## WHAT YOU NEED TO DO
Give all of the data below again exactly, and drop the images.

## DATA FOR PROCESSING
-----
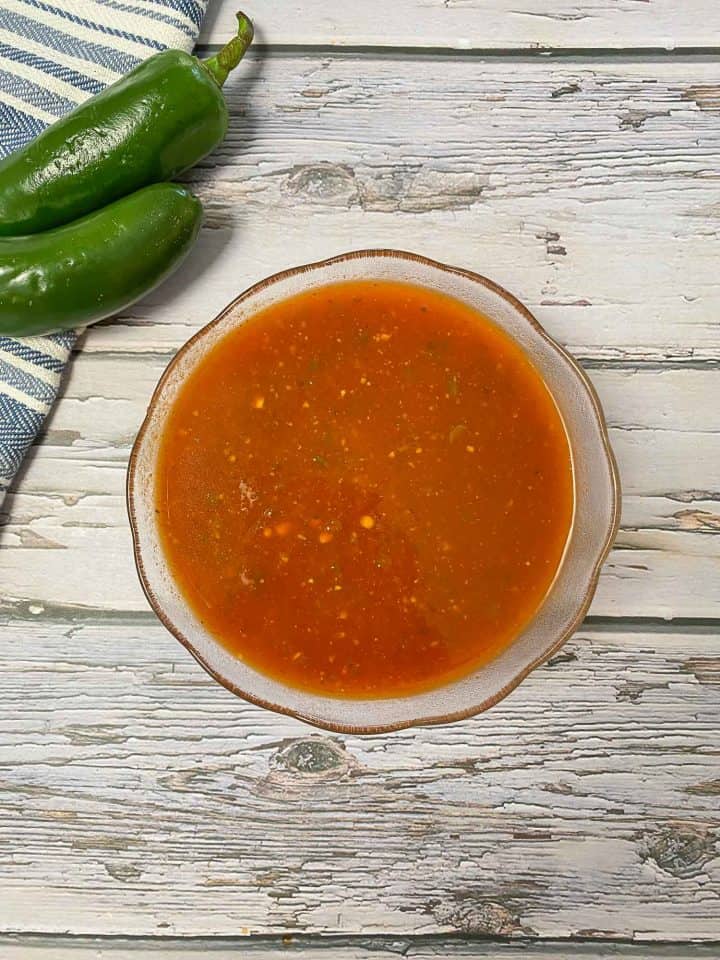 red sauce in glass bowl on grey deck
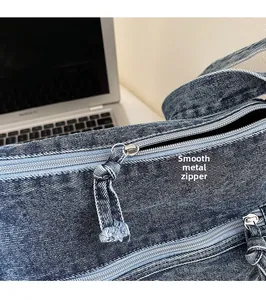 Detail of smooth metal zipper and internal pocket on blue denim tote bag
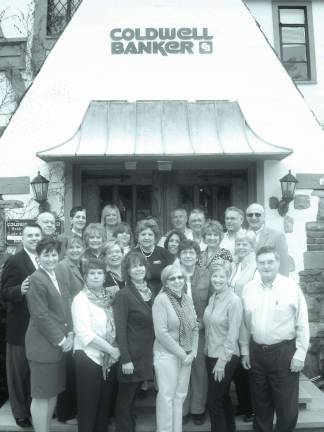 Employees of the Coldwell Banker Sparta office participated in the 2013 'Go Blue for CASA' event to raise awareness for children who are victims of abuse and neglect during April’s National Child Abuse Awareness and Prevention Month.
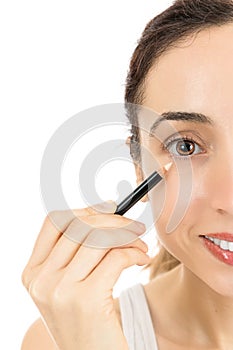 Close up caucasian woman applying eyeliner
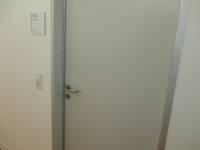 geschlossene hellgraue Tür in einer weißen Wand. Links von der Tür ein Lichtschalter und ein Türschild.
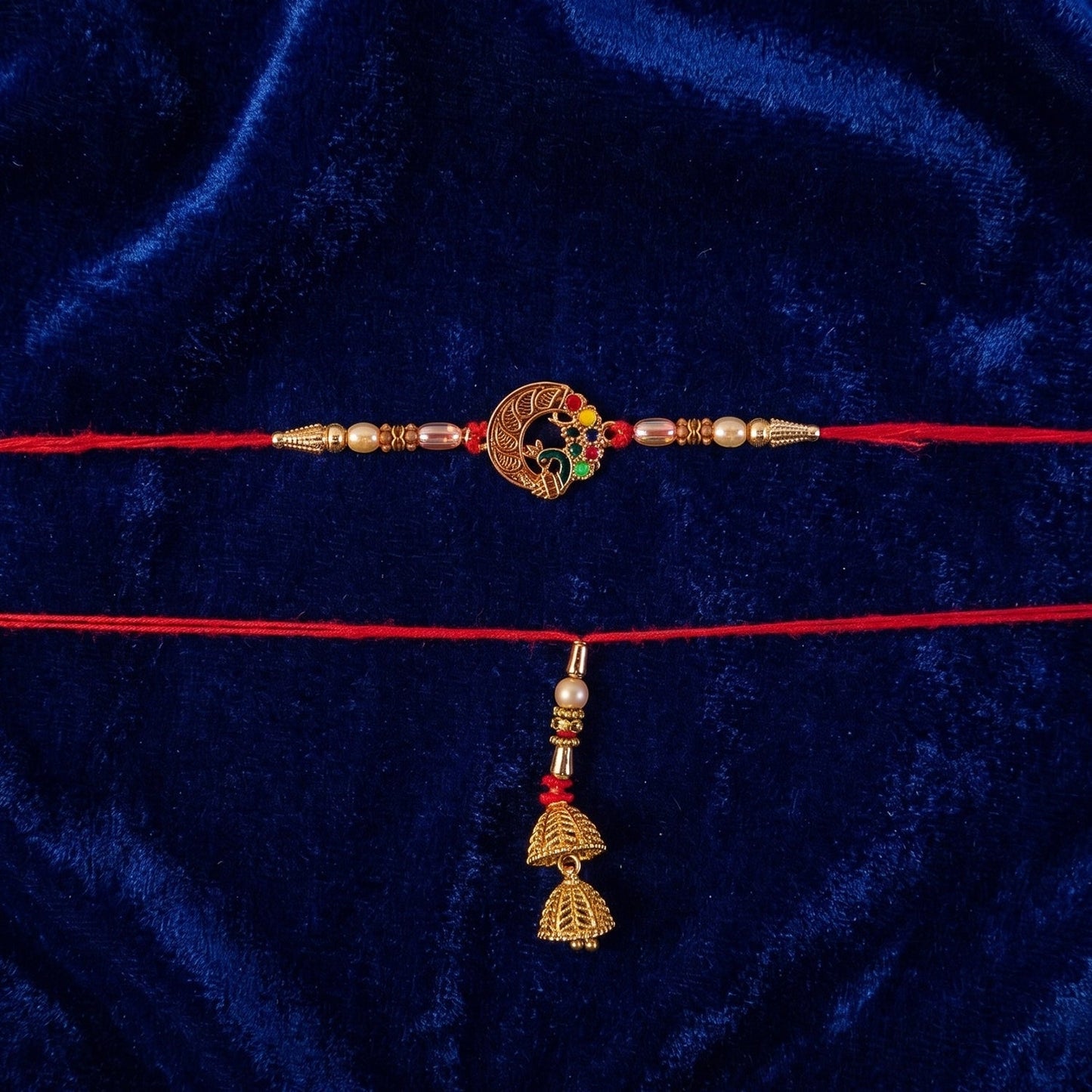 Festive styled Peacock Motif Bhabhi Rakhi with pearl embellishments.
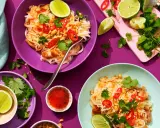 Två skålar med kyckling pad thai, toppad med chili, koriander och jordnötter. Limeklyftor och en liten skål med chilisås finns bredvid.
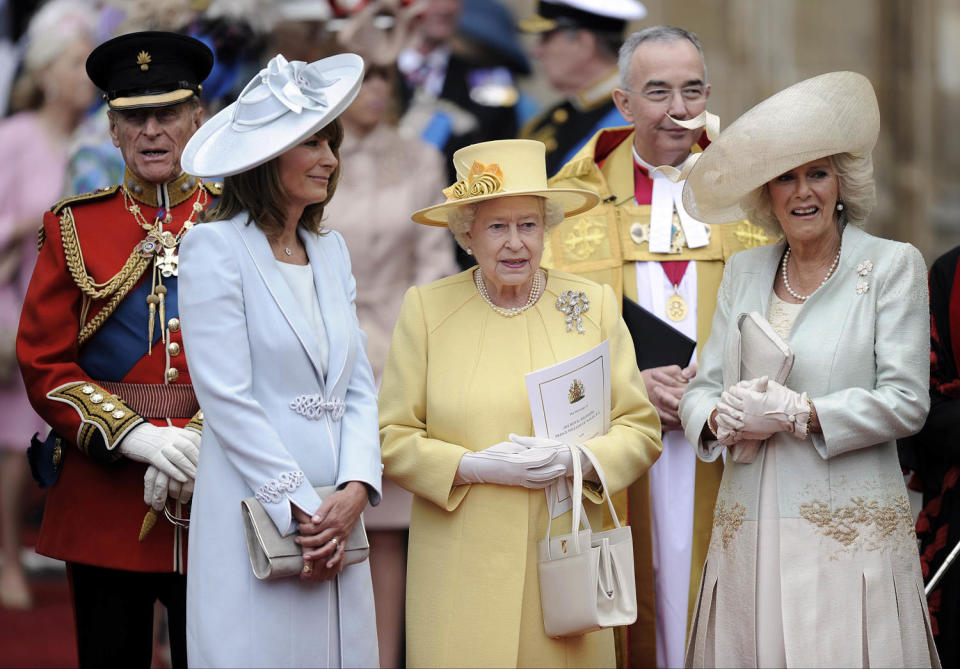 Prince Phillip, Carole Middleton, Queen Elizabeth II and Camilla, Duchess of Cornwall stand outside of Westminster Abbey after the Royal Wedding of Prince William and Kate Middleton in London. (Martin Meissner / AP)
-----
## EXERCISE RESULT
 red sauce in glass bowl on grey deck
 Detail of smooth metal zipper and internal pocket on blue denim tote bag
 Employees of the Coldwell Banker Sparta office participated in the 2013 'Go Blue for CASA' event to raise awareness for children who are victims of abuse and neglect during April’s National Child Abuse Awareness and Prevention Month.
 Close up caucasian woman applying eyeliner
 geschlossene hellgraue Tür in einer weißen Wand. Links von der Tür ein Lichtschalter und ein Türschild.
 Festive styled Peacock Motif Bhabhi Rakhi with pearl embellishments.
 Två skålar med kyckling pad thai, toppad med chili, koriander och jordnötter. Limeklyftor och en liten skål med chilisås finns bredvid.
 Prince Phillip, Carole Middleton, Queen Elizabeth II and Camilla, Duchess of Cornwall stand outside of Westminster Abbey after the Royal Wedding of Prince William and Kate Middleton in London. (Martin Meissner / AP)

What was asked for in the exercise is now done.